In a way MCU is just “asking” communication module to deliver (send or receive) data to/from remote system. Such a setup works perfectly fine in case MCU and remote system are speaking “same language”: both understands each other’s commands. In case the remote system wants some kind of authentication, the communication becomes more and more complicated: MCU needs to know all the authentication protocols added on top of communication level, and to understand all the commands required for the authentication process. It also need to know some “secrets” – credentials needed for the authentication math to work.
In case there is more than one remote system to which MCU would potentially need to communicate, MCU needs to take care of determining right address, the exact type of authentication procedure and, most likely, to present a different set of credentials to each system. Moreover, these credentials needs to be saved inside the Device’s permanent memory during the manufacturing phase.
CONNAX offers a set of tools which resides “aside” of the main communication channel (not to put the core business at high risk) and provides the service of remote provisioning of all the credentials. It also takes care of the communication protocol details (authentication, signing etc).
CONNAX technology consists of two parts:
- The one resides inside the device (as a software library incorporated into the MCU’s firmware or, optionally, as a separate hardware module connected to MCU). The name of this part is UTIM (Universal Thing Identity Module) and it is responsible for negotiating, generating and storing credentials as well as maintaining communication protocol(s) with remote system(s);
- The middleware which resides at the networks side (it’s name is UHOST) is responsible for managing the UTIM’s and directing them to the correct remote systems.
The middleware (UHOST) acts as a proxy during the device’s initialisation: it determines what is this device, which remote system it shall communicate to. Once determined, the UHOST helps UTIM and the remote system to negotiate the unique set of credential specific to this particular device, verifies that direct communication between the two of them works correctly and finally steps aside: it sends the UTIM an instruction “from now on please do communicate to your remote system directly”.
UHOST software could act as a separate system or, optionally, could be incorporated into Mobile application to perform the initial configuration of the nearby devices using some local communication channel (eg.
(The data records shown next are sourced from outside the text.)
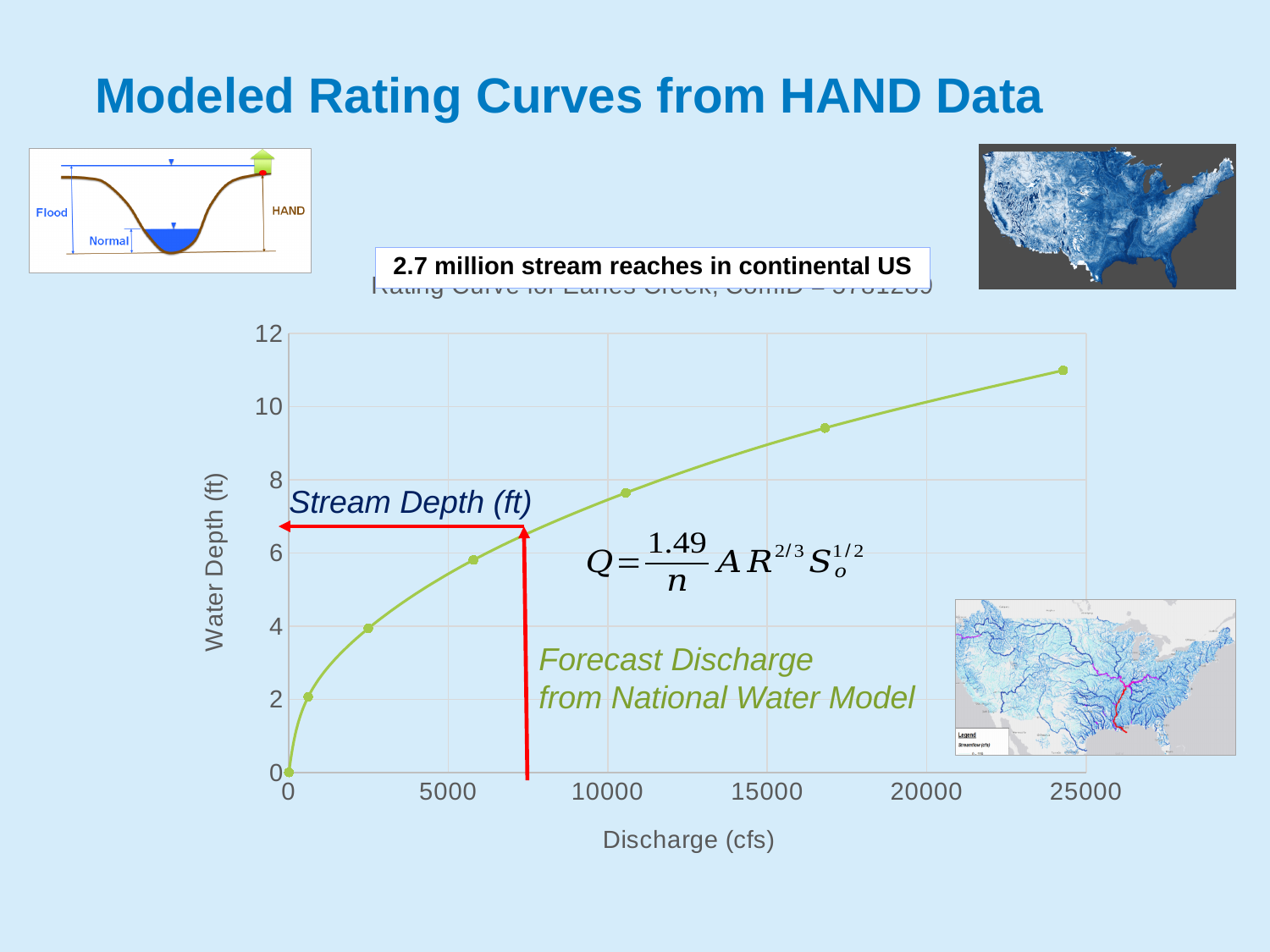
What is the label of the y axis of the chart? Water Depth (ft) Which is larger, the water depth at the data point near 17000 cfs or at the data point near 10000 cfs? near 17000 cfs Is the water depth at the data point near 10000 cfs greater or less than 6? greater What is the highest value shown on the x axis? 25000 How many data points are marked on the curve? 7 Is the water depth at the data point near 10000 cfs greater or less than 8? less Does water depth rise or fall as discharge increases along the x axis? rise What is the highest value shown on the y axis? 12 What kind of chart is shown on the slide? line chart What is the label of the x axis of the chart? Discharge (cfs) Is the water depth at the rightmost data point greater or less than 10? greater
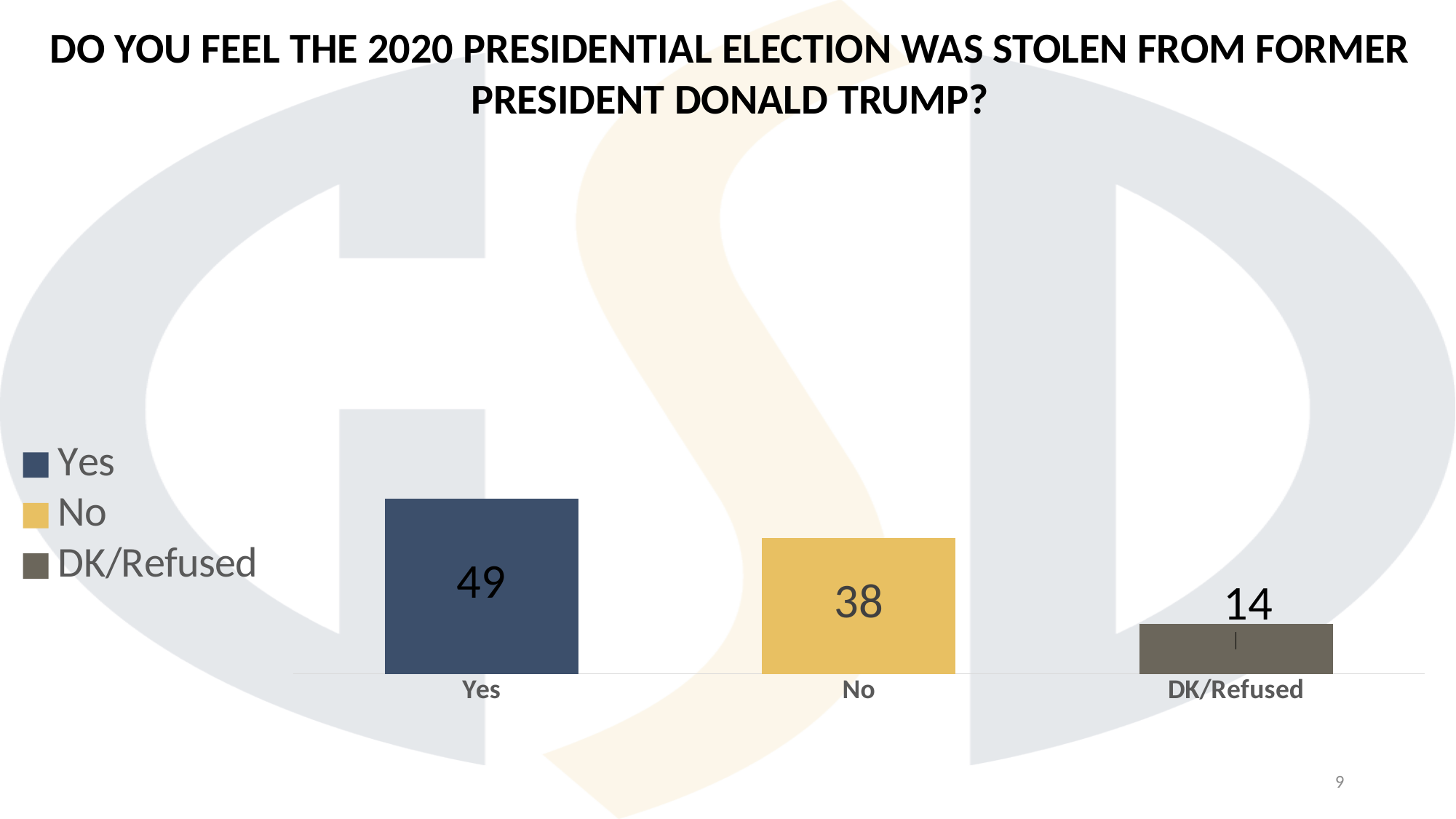
What is the value for DK/Refused? 14 How many entries does the legend list? 3 Which category has the lowest value? DK/Refused What colour is the bar for No? Yellow What is the value for Yes? 49 What is the difference between the values for No and DK/Refused? 24 Which is larger, the value for Yes or the value for No? Yes Which category has the highest value? Yes What is the difference between the values for Yes and No? 11 What is the value for No? 38 How many categories are shown in the chart? 3 What kind of chart is shown on the slide? Bar chart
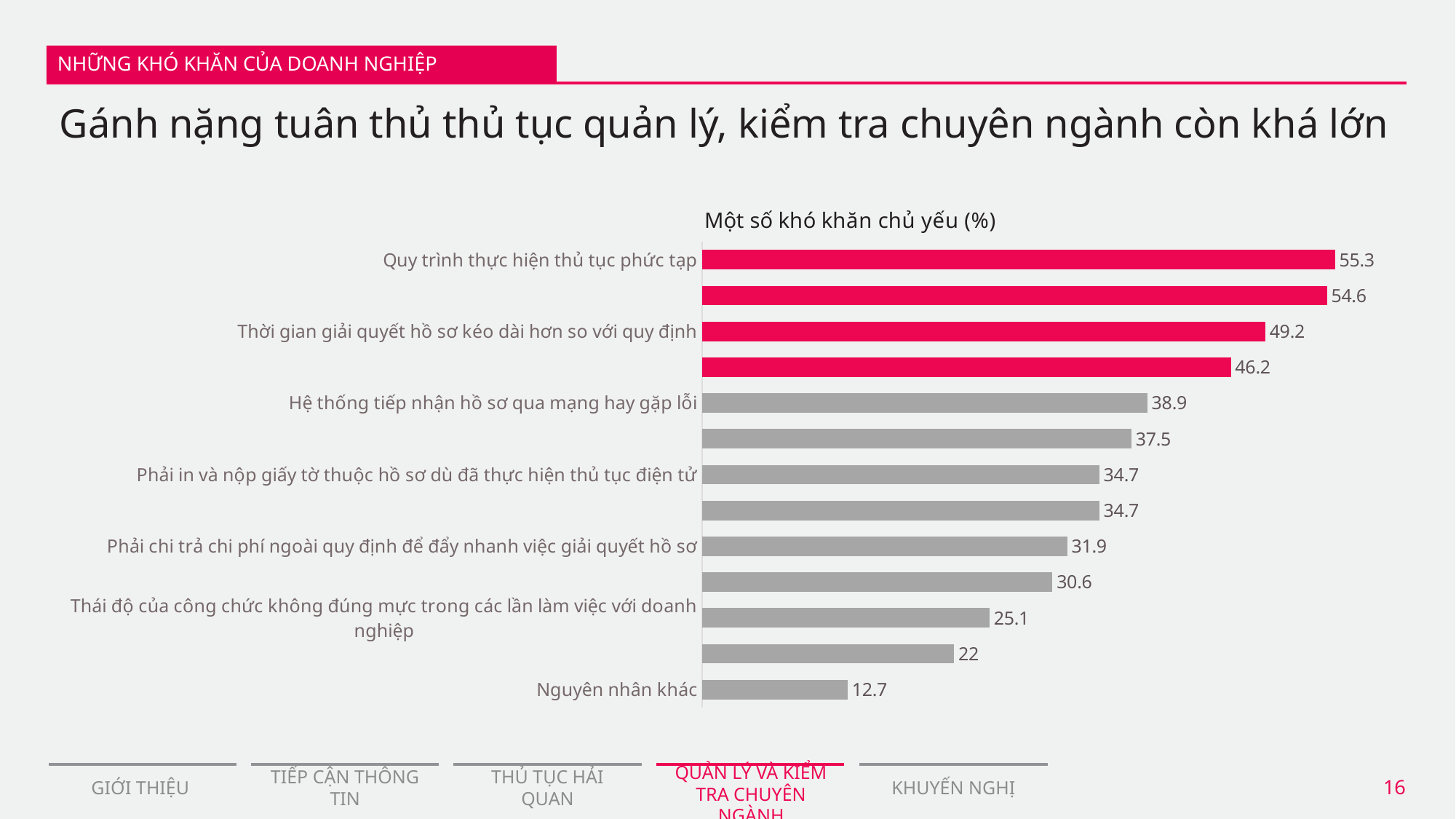
What is the difference between the values for "Quy trình thực hiện thủ tục phức tạp" and "Thời gian giải quyết hồ sơ kéo dài hơn so với quy định"? 6.1 Which category has the lowest value in the chart? Nguyên nhân khác What is the value for "Nguyên nhân khác"? 12.7 What is the value for "Thời gian giải quyết hồ sơ kéo dài hơn so với quy định"? 49.2 Which is larger: the value for "Hệ thống tiếp nhận hồ sơ qua mạng hay gặp lỗi" or the value for "Thái độ của công chức không đúng mực trong các lần làm việc với doanh nghiệp"? Hệ thống tiếp nhận hồ sơ qua mạng hay gặp lỗi How many bars are plotted in the chart? 13 What is the value for "Quy trình thực hiện thủ tục phức tạp"? 55.3 What type of chart is shown on the slide? bar chart What is the title of the chart? Một số khó khăn chủ yếu (%) What is the value for "Hệ thống tiếp nhận hồ sơ qua mạng hay gặp lỗi"? 38.9 What is the value for "Phải chi trả chi phí ngoài quy định để đẩy nhanh việc giải quyết hồ sơ"? 31.9 Which category has the highest value in the chart? Quy trình thực hiện thủ tục phức tạp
Bluetooth or WiFi).
Value-adds that CONNAX technology brings to its customers:
- IoT device manufacturers tend to have significant amount of customers all around the globe, and the utilities procurement process is lengthy, complicated and varies across countries and companies, it shall be a complex logistics task to predict which devices (eg. electricity meters) are going to which customer while these devices are in manufacturing or planning stage.
- Utilising CONNAX technology could reduce logistics expenses by manufacturing all the devices having a single uniform firmware image (per device type). Once the particular device will go online first time, it will obtain all the individual configuration details and connection credentials from a CONNAX middleware (running as a part of IoT device manufacturer infrastructure).
- Same technology provides the freedom to choose which server-side infrastructure to use: depending on the utility’s preferences it could be fully managed by IoT device manufacturer cloud AIM service, it’s on-premises installation or even a custom service owned and operated by utility: CONNAX technology makes it possible to switch between different endpoints and authentication models without updating the device firmware.